Altars of Fab' Death

Carcariass : E-xtinction

Carcariass - E-xtinction

Difficile de jauger ces sept années silencieuses du côté des Franc-Comtois… Sept ans, cela nous renverrait presque au siècle dernier. Ce n’est d’ailleurs pas totalement faux : Carcariass est bien un groupe des années 90. Son éclosion tardive et le progrès évident montré à chaque album en ont longtemps fait un des plus grands espoirs du death metal français, à une époque de vache maigre pour ce style. Son Killing Process, il y a donc sept ans, avait fait office de confirmation d’un talent incontestable, la personnalité atypique en prime.
Seulement, ces sept années ont passé à la vitesse de la lumière pour les death metalleux de tous poils, puisque depuis 2002, leur style favori a retrouvé une sève qu’il n’avait plus connue depuis ses origines.
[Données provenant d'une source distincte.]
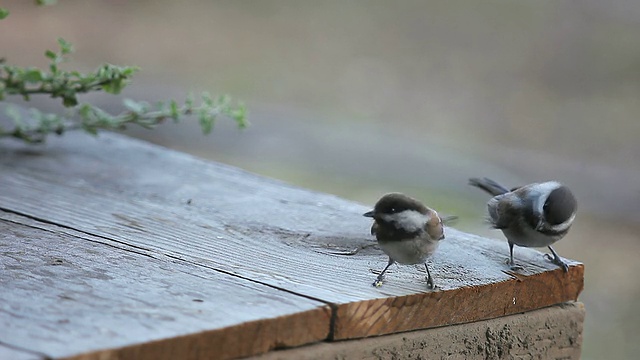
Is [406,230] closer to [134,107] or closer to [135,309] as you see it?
[135,309]

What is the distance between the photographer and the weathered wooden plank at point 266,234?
2.19m

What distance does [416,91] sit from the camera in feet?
35.4

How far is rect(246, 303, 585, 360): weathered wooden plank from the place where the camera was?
2.03 metres

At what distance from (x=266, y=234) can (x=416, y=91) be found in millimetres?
8240

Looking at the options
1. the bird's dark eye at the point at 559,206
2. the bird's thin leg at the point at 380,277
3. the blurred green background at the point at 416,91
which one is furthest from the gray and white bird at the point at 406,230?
the blurred green background at the point at 416,91

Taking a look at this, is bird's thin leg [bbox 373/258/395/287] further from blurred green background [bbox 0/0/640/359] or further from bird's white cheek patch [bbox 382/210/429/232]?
blurred green background [bbox 0/0/640/359]

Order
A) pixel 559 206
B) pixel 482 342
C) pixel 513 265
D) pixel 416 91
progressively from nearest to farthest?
pixel 482 342 → pixel 513 265 → pixel 559 206 → pixel 416 91

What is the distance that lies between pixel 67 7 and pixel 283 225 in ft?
35.3

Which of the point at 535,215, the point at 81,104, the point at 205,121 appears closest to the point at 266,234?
the point at 535,215

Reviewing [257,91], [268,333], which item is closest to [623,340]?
[268,333]

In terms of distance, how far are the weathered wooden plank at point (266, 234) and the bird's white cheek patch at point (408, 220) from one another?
13cm

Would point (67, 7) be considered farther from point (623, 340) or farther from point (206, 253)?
point (206, 253)

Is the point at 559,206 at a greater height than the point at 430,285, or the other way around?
the point at 559,206

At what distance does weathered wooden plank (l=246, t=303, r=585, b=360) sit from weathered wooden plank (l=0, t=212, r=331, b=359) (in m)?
0.07
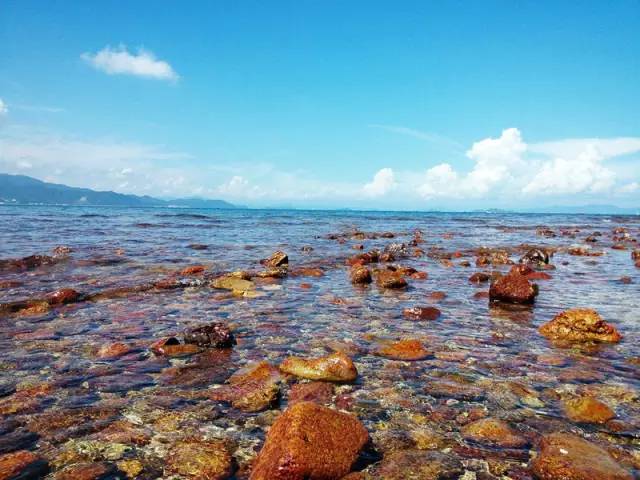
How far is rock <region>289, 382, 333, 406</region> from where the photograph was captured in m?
5.37

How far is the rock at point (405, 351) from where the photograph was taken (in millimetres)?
7020

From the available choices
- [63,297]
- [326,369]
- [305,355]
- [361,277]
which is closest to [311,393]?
[326,369]

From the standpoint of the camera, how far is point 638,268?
60.2ft

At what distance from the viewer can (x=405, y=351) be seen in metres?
7.19

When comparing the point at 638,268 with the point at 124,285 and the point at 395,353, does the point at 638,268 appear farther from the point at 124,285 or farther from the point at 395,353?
the point at 124,285

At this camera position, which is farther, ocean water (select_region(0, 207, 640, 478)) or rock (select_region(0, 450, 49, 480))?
ocean water (select_region(0, 207, 640, 478))

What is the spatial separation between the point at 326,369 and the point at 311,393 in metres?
0.55

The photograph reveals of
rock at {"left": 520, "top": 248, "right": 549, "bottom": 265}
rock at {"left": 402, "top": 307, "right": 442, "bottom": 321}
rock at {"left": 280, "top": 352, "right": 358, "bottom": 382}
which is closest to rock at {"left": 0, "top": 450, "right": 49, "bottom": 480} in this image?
rock at {"left": 280, "top": 352, "right": 358, "bottom": 382}

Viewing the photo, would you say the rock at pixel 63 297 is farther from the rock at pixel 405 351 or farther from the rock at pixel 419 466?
the rock at pixel 419 466

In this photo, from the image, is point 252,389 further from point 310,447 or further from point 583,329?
point 583,329

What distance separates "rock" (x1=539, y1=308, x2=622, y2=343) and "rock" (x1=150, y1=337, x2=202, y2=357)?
6872mm

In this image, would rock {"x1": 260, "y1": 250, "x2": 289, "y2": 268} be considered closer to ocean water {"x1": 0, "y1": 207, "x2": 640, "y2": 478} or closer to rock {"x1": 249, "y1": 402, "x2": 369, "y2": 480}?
ocean water {"x1": 0, "y1": 207, "x2": 640, "y2": 478}

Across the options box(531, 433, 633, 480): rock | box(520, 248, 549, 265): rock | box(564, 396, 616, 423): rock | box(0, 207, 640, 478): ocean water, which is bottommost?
box(0, 207, 640, 478): ocean water

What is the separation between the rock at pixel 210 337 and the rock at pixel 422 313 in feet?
14.1
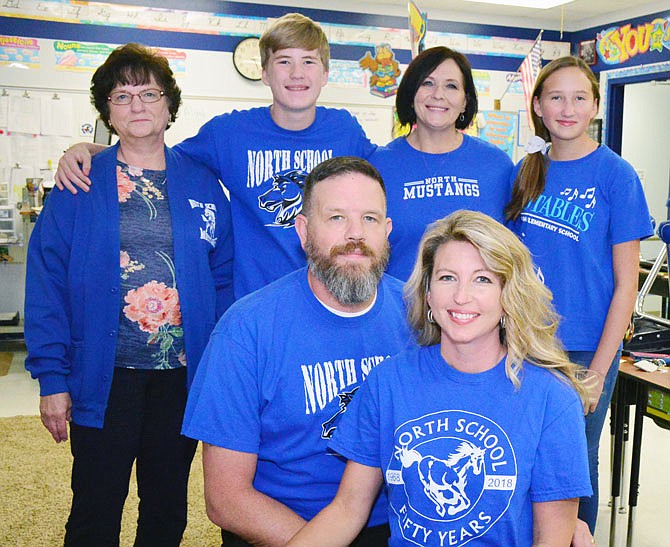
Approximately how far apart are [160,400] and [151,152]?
2.27 feet

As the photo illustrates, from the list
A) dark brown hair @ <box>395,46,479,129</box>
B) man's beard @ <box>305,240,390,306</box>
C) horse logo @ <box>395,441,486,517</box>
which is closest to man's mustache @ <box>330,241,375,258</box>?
man's beard @ <box>305,240,390,306</box>

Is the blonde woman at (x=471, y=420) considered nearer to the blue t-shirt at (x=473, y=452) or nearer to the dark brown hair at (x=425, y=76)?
the blue t-shirt at (x=473, y=452)

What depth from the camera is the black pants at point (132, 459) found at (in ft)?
6.14

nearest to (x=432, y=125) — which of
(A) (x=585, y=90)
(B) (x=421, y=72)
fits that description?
(B) (x=421, y=72)

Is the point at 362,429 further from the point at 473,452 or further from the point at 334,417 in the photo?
the point at 473,452

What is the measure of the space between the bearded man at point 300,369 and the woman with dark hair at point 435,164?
0.53 meters

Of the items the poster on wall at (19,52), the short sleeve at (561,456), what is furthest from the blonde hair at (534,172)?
the poster on wall at (19,52)

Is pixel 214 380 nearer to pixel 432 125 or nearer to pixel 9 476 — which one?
pixel 432 125

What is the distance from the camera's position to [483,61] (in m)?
7.12

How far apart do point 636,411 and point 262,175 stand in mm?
1627

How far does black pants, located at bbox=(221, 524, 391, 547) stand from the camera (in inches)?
63.6

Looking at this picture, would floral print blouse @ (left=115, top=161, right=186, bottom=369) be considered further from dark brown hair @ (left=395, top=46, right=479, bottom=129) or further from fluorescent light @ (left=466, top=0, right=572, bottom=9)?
fluorescent light @ (left=466, top=0, right=572, bottom=9)

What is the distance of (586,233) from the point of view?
81.9 inches

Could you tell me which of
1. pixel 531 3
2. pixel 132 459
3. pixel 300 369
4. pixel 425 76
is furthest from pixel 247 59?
pixel 300 369
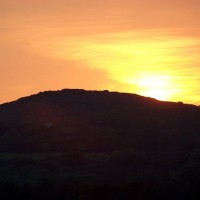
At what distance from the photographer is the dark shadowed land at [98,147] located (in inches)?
3319

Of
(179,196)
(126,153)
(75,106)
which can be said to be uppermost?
(75,106)

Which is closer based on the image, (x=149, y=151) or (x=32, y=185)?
(x=32, y=185)

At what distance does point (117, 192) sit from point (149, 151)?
2403cm

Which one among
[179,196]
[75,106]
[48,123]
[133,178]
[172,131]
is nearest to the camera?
[179,196]

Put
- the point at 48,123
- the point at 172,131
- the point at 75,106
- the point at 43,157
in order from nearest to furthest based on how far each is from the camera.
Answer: the point at 43,157
the point at 172,131
the point at 48,123
the point at 75,106

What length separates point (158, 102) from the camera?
139 m

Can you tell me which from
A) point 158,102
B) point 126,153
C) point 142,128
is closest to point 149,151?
point 126,153

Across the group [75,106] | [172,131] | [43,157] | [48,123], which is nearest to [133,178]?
[43,157]

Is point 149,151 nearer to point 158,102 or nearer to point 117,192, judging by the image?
point 117,192

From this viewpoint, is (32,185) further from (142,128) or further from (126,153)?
(142,128)

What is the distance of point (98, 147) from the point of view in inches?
4274

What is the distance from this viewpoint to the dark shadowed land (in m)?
84.3

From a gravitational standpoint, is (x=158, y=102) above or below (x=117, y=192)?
above

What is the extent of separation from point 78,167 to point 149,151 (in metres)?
13.8
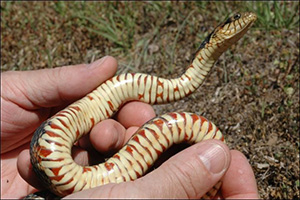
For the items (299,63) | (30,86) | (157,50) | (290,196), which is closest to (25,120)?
(30,86)

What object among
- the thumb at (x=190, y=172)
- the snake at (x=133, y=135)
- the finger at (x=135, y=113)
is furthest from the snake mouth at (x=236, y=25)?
the thumb at (x=190, y=172)

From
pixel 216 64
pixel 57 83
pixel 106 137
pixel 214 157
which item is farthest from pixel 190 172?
pixel 216 64

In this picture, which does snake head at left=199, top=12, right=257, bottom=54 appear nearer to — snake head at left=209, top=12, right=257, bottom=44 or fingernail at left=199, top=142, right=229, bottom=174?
snake head at left=209, top=12, right=257, bottom=44

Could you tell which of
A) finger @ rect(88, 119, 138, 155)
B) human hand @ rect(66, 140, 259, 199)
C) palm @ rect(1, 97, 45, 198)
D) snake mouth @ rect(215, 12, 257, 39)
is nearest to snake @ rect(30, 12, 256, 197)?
snake mouth @ rect(215, 12, 257, 39)

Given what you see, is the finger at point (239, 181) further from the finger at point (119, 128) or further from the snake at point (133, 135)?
the finger at point (119, 128)

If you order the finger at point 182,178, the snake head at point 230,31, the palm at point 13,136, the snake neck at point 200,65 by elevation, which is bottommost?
the palm at point 13,136
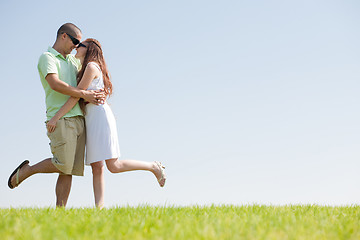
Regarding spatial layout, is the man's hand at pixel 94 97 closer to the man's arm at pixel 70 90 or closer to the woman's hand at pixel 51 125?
the man's arm at pixel 70 90

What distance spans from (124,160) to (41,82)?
1.78m

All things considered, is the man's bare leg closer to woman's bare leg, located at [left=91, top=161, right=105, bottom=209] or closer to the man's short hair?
woman's bare leg, located at [left=91, top=161, right=105, bottom=209]

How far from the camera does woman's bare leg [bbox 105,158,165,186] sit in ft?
18.8

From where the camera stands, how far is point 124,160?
19.3ft

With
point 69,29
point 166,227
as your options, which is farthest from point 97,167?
point 166,227

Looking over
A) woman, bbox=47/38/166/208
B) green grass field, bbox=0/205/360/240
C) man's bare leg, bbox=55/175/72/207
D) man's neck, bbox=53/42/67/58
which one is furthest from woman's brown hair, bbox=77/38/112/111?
green grass field, bbox=0/205/360/240

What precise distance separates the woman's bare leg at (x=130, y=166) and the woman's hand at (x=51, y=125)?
3.05 feet

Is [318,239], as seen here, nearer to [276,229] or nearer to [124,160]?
[276,229]

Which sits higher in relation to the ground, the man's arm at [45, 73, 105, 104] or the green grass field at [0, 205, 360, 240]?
the man's arm at [45, 73, 105, 104]

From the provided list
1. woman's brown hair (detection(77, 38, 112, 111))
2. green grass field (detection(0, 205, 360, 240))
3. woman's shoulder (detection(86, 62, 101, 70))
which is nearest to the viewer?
green grass field (detection(0, 205, 360, 240))

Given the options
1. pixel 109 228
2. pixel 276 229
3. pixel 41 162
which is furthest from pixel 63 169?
pixel 276 229

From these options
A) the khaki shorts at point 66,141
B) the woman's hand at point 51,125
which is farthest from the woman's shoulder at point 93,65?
the woman's hand at point 51,125

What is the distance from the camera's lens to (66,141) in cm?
568

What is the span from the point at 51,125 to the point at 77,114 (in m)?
0.41
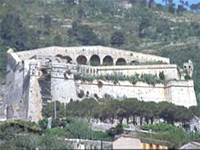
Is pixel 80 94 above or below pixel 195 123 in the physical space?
above

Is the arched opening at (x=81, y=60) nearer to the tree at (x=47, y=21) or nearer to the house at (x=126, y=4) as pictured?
the tree at (x=47, y=21)

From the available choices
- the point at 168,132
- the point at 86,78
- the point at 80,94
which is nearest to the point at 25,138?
the point at 168,132

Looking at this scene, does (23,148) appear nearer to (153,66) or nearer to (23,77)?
(23,77)

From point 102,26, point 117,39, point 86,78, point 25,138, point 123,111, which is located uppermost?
point 102,26

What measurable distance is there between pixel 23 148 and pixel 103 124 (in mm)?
13106

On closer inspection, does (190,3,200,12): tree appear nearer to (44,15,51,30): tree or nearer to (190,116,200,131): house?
(44,15,51,30): tree

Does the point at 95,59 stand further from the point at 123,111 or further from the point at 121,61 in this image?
the point at 123,111

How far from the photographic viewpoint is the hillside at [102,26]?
367 ft

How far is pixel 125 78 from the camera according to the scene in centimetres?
8381

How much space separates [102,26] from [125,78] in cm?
4271

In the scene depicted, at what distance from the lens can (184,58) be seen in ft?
353

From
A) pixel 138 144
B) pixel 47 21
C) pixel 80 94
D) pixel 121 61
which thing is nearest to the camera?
pixel 138 144

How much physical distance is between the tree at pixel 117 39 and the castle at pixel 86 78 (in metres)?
28.4

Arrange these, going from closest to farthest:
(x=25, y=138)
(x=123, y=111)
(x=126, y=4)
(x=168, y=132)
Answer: (x=25, y=138)
(x=168, y=132)
(x=123, y=111)
(x=126, y=4)
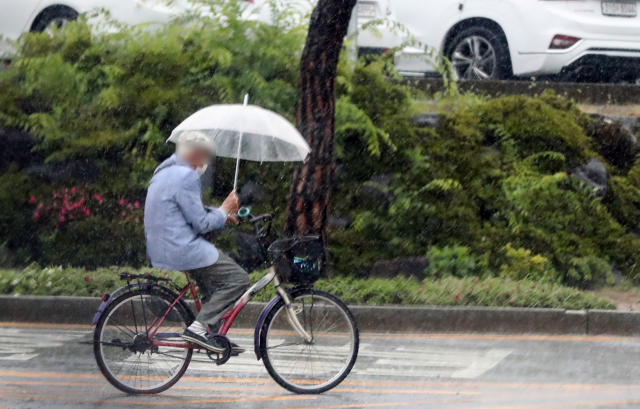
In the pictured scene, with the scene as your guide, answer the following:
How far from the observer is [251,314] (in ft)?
27.7

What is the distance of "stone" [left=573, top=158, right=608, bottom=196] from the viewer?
37.9 ft

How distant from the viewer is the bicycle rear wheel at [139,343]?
5832 millimetres

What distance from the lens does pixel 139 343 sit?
231 inches

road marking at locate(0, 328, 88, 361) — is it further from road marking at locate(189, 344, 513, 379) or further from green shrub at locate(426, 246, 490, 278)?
green shrub at locate(426, 246, 490, 278)

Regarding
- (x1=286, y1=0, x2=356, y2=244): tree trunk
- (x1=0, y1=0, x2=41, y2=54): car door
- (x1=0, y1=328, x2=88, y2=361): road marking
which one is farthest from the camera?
(x1=0, y1=0, x2=41, y2=54): car door

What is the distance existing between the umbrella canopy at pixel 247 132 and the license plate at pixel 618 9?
7.27m

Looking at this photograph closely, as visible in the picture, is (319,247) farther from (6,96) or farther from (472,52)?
(472,52)

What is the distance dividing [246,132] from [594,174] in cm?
677

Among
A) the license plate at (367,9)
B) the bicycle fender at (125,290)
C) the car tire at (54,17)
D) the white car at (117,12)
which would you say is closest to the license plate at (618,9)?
the white car at (117,12)

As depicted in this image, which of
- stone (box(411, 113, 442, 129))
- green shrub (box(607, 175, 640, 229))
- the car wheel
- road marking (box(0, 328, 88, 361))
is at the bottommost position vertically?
road marking (box(0, 328, 88, 361))

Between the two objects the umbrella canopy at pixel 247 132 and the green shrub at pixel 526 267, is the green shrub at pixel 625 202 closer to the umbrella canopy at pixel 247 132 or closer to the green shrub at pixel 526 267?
the green shrub at pixel 526 267

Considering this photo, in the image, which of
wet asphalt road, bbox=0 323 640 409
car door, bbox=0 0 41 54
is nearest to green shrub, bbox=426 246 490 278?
wet asphalt road, bbox=0 323 640 409

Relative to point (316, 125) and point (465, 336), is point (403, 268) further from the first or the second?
point (316, 125)

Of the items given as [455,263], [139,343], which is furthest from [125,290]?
[455,263]
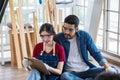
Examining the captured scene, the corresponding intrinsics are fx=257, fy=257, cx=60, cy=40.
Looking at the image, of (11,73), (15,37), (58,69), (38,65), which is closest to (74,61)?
(58,69)

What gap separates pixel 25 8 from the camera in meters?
4.47

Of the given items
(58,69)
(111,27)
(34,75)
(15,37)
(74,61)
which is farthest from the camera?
(111,27)

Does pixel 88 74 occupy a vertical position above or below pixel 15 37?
below

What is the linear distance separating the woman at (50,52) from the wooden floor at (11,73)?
4.63 feet

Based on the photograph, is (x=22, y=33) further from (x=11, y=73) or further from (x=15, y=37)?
(x=11, y=73)

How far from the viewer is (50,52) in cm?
241

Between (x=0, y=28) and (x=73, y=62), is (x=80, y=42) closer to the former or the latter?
(x=73, y=62)

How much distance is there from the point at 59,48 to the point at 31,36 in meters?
1.99

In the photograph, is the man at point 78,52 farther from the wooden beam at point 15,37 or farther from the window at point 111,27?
the window at point 111,27

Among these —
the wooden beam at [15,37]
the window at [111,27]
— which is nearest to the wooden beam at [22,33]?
the wooden beam at [15,37]

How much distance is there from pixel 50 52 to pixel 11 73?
5.57 feet

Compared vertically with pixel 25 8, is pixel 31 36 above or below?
below

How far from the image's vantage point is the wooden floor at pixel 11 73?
3.74 metres

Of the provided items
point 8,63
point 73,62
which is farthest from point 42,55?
point 8,63
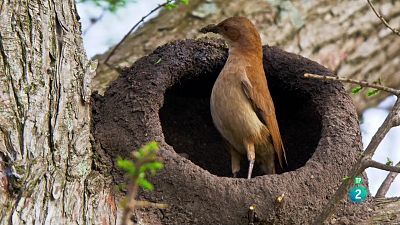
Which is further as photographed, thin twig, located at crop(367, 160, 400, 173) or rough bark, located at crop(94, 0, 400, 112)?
rough bark, located at crop(94, 0, 400, 112)

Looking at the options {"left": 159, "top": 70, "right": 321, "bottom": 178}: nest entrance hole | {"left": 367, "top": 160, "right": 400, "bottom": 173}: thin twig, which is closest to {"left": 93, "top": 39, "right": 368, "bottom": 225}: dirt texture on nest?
{"left": 159, "top": 70, "right": 321, "bottom": 178}: nest entrance hole

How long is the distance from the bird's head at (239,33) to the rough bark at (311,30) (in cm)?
64

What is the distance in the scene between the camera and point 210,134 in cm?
702

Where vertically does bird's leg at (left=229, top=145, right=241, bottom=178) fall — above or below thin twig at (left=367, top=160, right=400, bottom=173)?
above

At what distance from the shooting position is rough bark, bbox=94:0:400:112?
716cm

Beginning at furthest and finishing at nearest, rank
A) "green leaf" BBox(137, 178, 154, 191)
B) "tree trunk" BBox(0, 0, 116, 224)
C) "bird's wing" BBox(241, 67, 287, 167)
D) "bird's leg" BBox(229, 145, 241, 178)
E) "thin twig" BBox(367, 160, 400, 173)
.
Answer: "bird's leg" BBox(229, 145, 241, 178), "bird's wing" BBox(241, 67, 287, 167), "tree trunk" BBox(0, 0, 116, 224), "thin twig" BBox(367, 160, 400, 173), "green leaf" BBox(137, 178, 154, 191)

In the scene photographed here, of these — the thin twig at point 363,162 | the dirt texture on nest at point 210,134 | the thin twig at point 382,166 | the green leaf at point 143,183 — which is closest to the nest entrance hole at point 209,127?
the dirt texture on nest at point 210,134

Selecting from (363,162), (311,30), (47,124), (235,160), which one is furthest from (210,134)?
(363,162)

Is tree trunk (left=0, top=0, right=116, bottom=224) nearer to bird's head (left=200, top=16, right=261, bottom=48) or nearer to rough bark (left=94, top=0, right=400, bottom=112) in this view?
bird's head (left=200, top=16, right=261, bottom=48)

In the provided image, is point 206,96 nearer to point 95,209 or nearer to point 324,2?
point 324,2

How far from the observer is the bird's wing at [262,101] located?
605 cm

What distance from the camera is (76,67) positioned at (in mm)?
4859

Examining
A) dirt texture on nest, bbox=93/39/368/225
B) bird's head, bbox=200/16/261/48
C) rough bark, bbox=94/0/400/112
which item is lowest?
dirt texture on nest, bbox=93/39/368/225

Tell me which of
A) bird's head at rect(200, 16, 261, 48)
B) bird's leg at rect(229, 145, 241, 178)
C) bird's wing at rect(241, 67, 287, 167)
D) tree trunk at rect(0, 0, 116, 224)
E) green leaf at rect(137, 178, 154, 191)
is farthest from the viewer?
bird's leg at rect(229, 145, 241, 178)
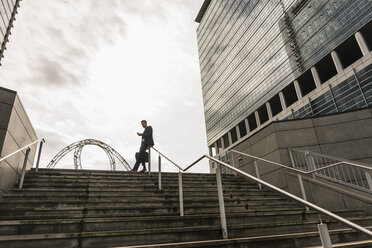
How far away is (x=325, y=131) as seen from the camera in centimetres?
798

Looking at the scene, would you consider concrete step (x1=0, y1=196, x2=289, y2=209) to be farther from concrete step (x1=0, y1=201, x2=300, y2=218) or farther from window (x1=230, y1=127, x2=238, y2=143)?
window (x1=230, y1=127, x2=238, y2=143)

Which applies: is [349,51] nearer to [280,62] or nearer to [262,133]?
[280,62]

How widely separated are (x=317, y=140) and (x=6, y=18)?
63126mm

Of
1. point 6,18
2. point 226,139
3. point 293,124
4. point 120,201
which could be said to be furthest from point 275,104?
point 6,18

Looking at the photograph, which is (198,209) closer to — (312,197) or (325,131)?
(312,197)

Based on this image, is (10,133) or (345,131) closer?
(10,133)

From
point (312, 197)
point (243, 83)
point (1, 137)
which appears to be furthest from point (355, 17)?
point (1, 137)

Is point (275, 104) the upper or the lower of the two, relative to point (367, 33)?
lower

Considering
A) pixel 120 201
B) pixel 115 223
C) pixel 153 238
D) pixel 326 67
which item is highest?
pixel 326 67

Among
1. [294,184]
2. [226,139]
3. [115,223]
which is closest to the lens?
[115,223]

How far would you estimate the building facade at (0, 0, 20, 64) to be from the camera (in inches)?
1793

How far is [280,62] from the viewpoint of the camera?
44344mm

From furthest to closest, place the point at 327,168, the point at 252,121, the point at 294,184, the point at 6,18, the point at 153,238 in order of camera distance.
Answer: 1. the point at 252,121
2. the point at 6,18
3. the point at 294,184
4. the point at 327,168
5. the point at 153,238

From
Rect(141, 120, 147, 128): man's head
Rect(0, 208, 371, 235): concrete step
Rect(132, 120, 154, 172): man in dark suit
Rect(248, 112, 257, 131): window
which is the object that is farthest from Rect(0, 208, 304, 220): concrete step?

Et la scène hexagonale n’a pas été en reste, à tel point qu’un come-back comme celui de Carcariass, même si il va forcément émoustiller ceux qui les ont suivi dans le passé, se fait sur la pointe des pieds.

Toutefois, on constate avec un immense plaisir que les années n’ont pas vraiment de prise sur nos amis. Cultivant plus que jamais leur indépendance et leur côté décalé, ils semblent reprendre les affaires là où ils les avaient laissé avec Killing Process. L’artwork chiadé, puis les premières notes et enfin les écoutes successives confirment tout cela.
E-xtinction garde ce côté atypique, atemporel, créatif qui a fait la renommée du groupe. On peut même dire qu’il le cultive, voire qu’il le sublime.
Tenez, jetez donc un coup d’œil à la track-list : 8 morceaux, dont 1 sur 2 s’avèrent être une instrumentale. Et histoire d’assumer jusqu’au bout sa fantaisie, Carcariass sert en guise de bonus les 4 titres chantés en…instrumentale ! Et le pire, c’est que l’on ne s’en plaint pas vraiment.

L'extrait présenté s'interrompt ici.